■ **Excerpted passage**:
TPThe Trading Playbook

Risk Management Guide for FXIFY — Rules, Limits, and Calculator

FXIFY's risk framework centers on dynamic daily loss limits calculated from the previous day's ending balance, combined with a 10% trailing drawdown limit. This unique daily reset structure requires traders to adjust position sizes constantly based on account fluctuations, making disciplined risk calculation essential for long-term survival.

Position Size Calculator
Configure below
pips
0.5%5%
FXIFY Risk Rules
Max Daily Loss
Max Total Loss
Daily Loss Basisprevious day's ending balance
Total Loss Basistrailing drawdown
Profit Target (Phase 1)10%
Profit Target (Phase 2)5%
Min Trading Days
News Tradingallowed
Consistency RuleNo
Managing FXIFY's dynamic risk structure requires scenario-specific position sizing. For standard trading days with normal volatility, calculate your 4% daily limit from yesterday's close. On a $50K account ending at $51,200, your next day's limit is $2,048. With typical 1-2% moves, risk 0.5-1% per trade ($256-$512) allowing 4-8 positions before hitting limits. Scale proportionally: $25K accounts risk $125-$250 per trade, while $100K accounts can risk $500-$1,000. News trading days require extra caution despite being allowed. Major NFP or Fed announcements can trigger 3-4% single-candle moves. Reduce position sizes to 0.25-0.5% risk per trade during high-impact news, keeping powder dry for follow-up opportunities. A $100K account should risk maximum $250-$500 per news trade, not the full $1,000+ daily allowance. Recovery trading after losses demands surgical precision. If you're down $1,500 on a $50K account with $2,000 daily limit, you have only $500 breathing room. This isn't time for revenge trading – reduce risk to 0.25% per position ($125) and focus on high-probability setups. Many traders catastrophically increase size here, thinking they need bigger wins to recover. Challenge endgame scenarios when profit targets are within reach create different pressures. With P1's 10% target ($5,000 on $50K) nearly achieved, consider reducing daily risk to 1-2% instead of the full 4%. Banking $4,800 profits isn't worth risking a $2,000 daily loss that could delay advancement. A concrete example of daily limit violations: A trader starts Monday with a $49,850 balance (4% limit = $1,994). After morning losses of $1,200, frustration sets in. Seeing EUR/USD break key support, they increase position size dramatically, risking $1,500 on a single trade hoping to recover. The trade moves against them, and suddenly they're down $2,700 total – breaching the $1,994 limit and failing the challenge. The mistake wasn't the losing trade, but abandoning position sizing discipline under pressure. The 10% trailing drawdown adds another layer, tracking your highest balance minus current balance. If you peaked at $52,000 and current balance hits $46,800, you're at the 10% threshold. This metric can trigger failures even without violating daily limits, making consistent profitability crucial over swing trading approaches.

■ **Challenge A**: Translate this sentence from the FXIFY risk guide into Spanish: "News trading days require extra caution despite being allowed."

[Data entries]
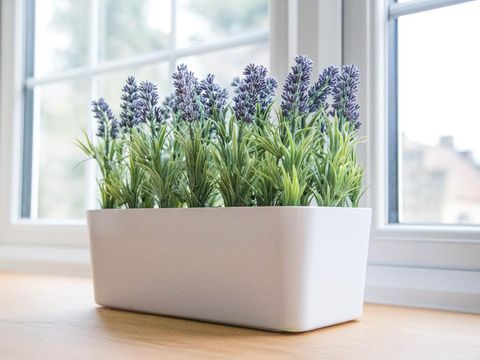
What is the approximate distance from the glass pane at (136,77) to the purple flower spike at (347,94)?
63 cm

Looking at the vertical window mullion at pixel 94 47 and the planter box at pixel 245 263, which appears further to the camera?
the vertical window mullion at pixel 94 47

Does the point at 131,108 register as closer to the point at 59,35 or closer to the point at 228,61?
the point at 228,61

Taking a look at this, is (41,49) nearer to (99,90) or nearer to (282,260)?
(99,90)

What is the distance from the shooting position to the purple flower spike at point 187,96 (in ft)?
2.55

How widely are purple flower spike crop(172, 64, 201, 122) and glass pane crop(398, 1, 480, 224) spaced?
40 centimetres

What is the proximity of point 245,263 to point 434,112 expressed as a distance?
466 mm

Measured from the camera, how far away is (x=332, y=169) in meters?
0.73

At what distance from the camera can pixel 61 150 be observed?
1679 mm

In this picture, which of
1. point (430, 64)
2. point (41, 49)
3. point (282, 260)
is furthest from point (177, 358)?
point (41, 49)

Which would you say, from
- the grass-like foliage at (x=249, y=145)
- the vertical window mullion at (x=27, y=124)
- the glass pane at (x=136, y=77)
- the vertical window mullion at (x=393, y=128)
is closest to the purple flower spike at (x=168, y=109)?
the grass-like foliage at (x=249, y=145)

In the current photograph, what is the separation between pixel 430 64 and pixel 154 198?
48cm

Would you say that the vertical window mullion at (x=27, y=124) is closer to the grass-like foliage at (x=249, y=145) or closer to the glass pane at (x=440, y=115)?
the grass-like foliage at (x=249, y=145)

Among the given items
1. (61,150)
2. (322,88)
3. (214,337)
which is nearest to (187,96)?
(322,88)

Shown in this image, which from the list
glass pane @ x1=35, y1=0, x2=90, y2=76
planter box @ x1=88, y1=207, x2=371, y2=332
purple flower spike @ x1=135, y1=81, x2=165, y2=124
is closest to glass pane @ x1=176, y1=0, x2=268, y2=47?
glass pane @ x1=35, y1=0, x2=90, y2=76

■ **Challenge B**: Echo every line of the listing, word for word, from the line containing "At what distance" down to the end of the listing.

■ **Task solution A**: Los días de trading con noticias requieren precaución adicional a pesar de estar permitidos.

■ **Task solution B**:
At what distance from the camera can pixel 61 150 be observed?
1679 mm

In this picture, which of
1. point (430, 64)
2. point (41, 49)
3. point (282, 260)
is furthest from point (177, 358)?
point (41, 49)

Which would you say, from
- the grass-like foliage at (x=249, y=145)
- the vertical window mullion at (x=27, y=124)
- the glass pane at (x=136, y=77)
- the vertical window mullion at (x=393, y=128)
is closest to the purple flower spike at (x=168, y=109)?
the grass-like foliage at (x=249, y=145)

In the current photograph, what is the separation between pixel 430 64 and pixel 154 198?
48cm

Would you say that the vertical window mullion at (x=27, y=124) is closer to the grass-like foliage at (x=249, y=145) or closer to the glass pane at (x=440, y=115)?
the grass-like foliage at (x=249, y=145)

Among the given items
1. (61,150)
2. (322,88)
3. (214,337)
which is nearest to (187,96)?
(322,88)

Shown in this image, which from the list
glass pane @ x1=35, y1=0, x2=90, y2=76
planter box @ x1=88, y1=207, x2=371, y2=332
purple flower spike @ x1=135, y1=81, x2=165, y2=124
is closest to glass pane @ x1=176, y1=0, x2=268, y2=47?
glass pane @ x1=35, y1=0, x2=90, y2=76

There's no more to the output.